Os universos de Neil Gaiman têm algo de mito, mesmo na sua mistura de cultura pop e histórias antigas, há personagens, eventos, alegorias de imenso poder simbólico. Por exemplo, a aposta entre Dream e Death, dois irmãos que fazem uma aposta, ao escutar um homem dizer que não quer morrer nunca. O paralelo entre a conversa entre Deus e o Diabo, no livro de Job, é evidente. O Diabo diz a Deus que Job só o ama porque a vida lhe corre mal, que a perda e o sofrimento o fariam virar costas a Deus. Já a aposta que Dream faz é que alguém a quem fosse dada a eternidade, iria suplicar que o matassem ao fim de algum tempo. Num caso e noutro, o provocador é surpreendido pela tenacidade humana. Mas a resiliência humana na história de Gaiman é de sinal contrário à do livro de Job. Este, quanto mais sofre mais se aproxima de Deus. O humano a quem é dada a vida eterna (Hob Gadling), quanto mais vive mais se afasta da Morte, menos a considera aceitável. Job quer Deus (porque a vida é terrível), Hob quer a vida (e rejeita a morte) porque cada vez gosta mais de viver.
É tão estranho que até cientistas de renome, ao falar sobre o livro arbítrio, confundam o determinismo com a predestinação. Às tantas falam sobre as coisas estarem “pre-determinadas” o que não tem nada a ver com a estrutura causa-efeito defendida pelo determinismo. O determinismo faz com que, olhando para trás, se veja tudo à luz da cadeia de relações entre causas e efeitos. Mas não nos permite olhar para o futuro com a ideia de que as coisas já estão decididas. Numa conversa com dois físicos conhecidos, às tantas um deles pergunta ao outro e se um extraterrestre com tecnologia muito avançada viesse até ti, com o conhecimento de tudo o que, segundo as leis de causa e efeito, iria acontecer na tua vida? Irias querer na mesma viver? Valeria a pena, uma vez que já saberias o que iria acontecer? E não se aperceberam que a forma como a questão foi colocada ignorou a própria ideia de causa e efeito. Obviamente, há que dizer, sabermos o que “iria acontecer” é uma em si mesmo uma causa com os seus efeitos. Não é possível ao mesmo tempo viver constrangido pelas leis determinísticas e fora delas.

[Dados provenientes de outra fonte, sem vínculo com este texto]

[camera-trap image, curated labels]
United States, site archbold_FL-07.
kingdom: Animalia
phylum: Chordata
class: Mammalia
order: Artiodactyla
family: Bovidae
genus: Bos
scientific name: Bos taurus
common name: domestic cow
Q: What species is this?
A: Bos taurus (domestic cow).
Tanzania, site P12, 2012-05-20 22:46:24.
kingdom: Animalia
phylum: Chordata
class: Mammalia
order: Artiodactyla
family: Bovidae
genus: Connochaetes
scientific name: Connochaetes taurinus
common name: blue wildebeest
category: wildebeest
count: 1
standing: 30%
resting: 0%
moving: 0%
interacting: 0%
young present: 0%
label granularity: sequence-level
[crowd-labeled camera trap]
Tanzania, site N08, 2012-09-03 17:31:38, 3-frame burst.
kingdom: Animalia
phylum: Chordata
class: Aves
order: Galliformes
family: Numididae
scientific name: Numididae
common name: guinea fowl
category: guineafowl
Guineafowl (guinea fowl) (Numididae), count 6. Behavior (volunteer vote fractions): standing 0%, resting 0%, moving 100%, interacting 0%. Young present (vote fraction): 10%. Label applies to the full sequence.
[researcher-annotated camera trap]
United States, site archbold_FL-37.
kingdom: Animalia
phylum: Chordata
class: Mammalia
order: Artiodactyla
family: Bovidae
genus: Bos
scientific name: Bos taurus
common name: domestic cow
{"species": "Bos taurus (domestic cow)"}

Vou notando duas coisas, que talvez não sejam incompatíveis: que o tempo é pouco, a vida muito mais curta que imaginava; e que importa desacelerar, só assim posso saborear o tempo que aqui tenho.
Este ano quero fazer-me à estrada sem ter tudo planeado. O essencial na bicicleta, e uma direção, sul. Olhos abertos e coração tranquilo.
É muito diferente, imagino, este mundo em que nasci e cresci, em que o entretenimento faz parte da rotina diária, do mundo que ainda está muito presente na arte, no nosso imaginário. Ainda pensamos, na ficção sobretudo, nas nossas vidas sem incluir a presença avassaladora das plataformas digitais. Mas o mundo, o nosso dia-a-dia já não é feito de tempo a mais, tédio, falta de estímulos. Nunca saberei o que é escrever, fazer música, como há 100 anos atrás – e mais – em que as distrações maiores seriam as dificuldades, fome, política, e outras circunstâncias, e não as tentações desta indústria da atenção, Netflix, Instagram e outras formas de ficar a olhar para ecrãs.
Não gosto de ser (de estar) gordo. Pior do que tudo seria obrigarem-me a aceitar-me assim. Em relação a outros problemas, este tem larga vantagem: a da plasticidade. Posso (vou) fazer o possível para emagrecer.
Demorei muito a saber do que gosto. Ainda aprendo o que funciona. E procuro paciência para aquilo em que falho. Isto é um pouco cruel, quando percebo o que queria ter sido, ter feito, por onde falhar, ao crescer, já sou velho. Se me perguntarem, olhando para o que foi a minha vida, se mudaria alguma coisa, a resposta é fácil: sim, mudaria-me a mim, aos meus interesses, aos meus hábitos, ao meu comportamento.
Vejo pouco futebol. Mas cada vez vejo mais surf. Sou, para o surf, como aqueles fãs da bola que vêm até os jogos da segunda divisão. Tenho assistido à Challenger Series com olhos esbugalhados, feliz.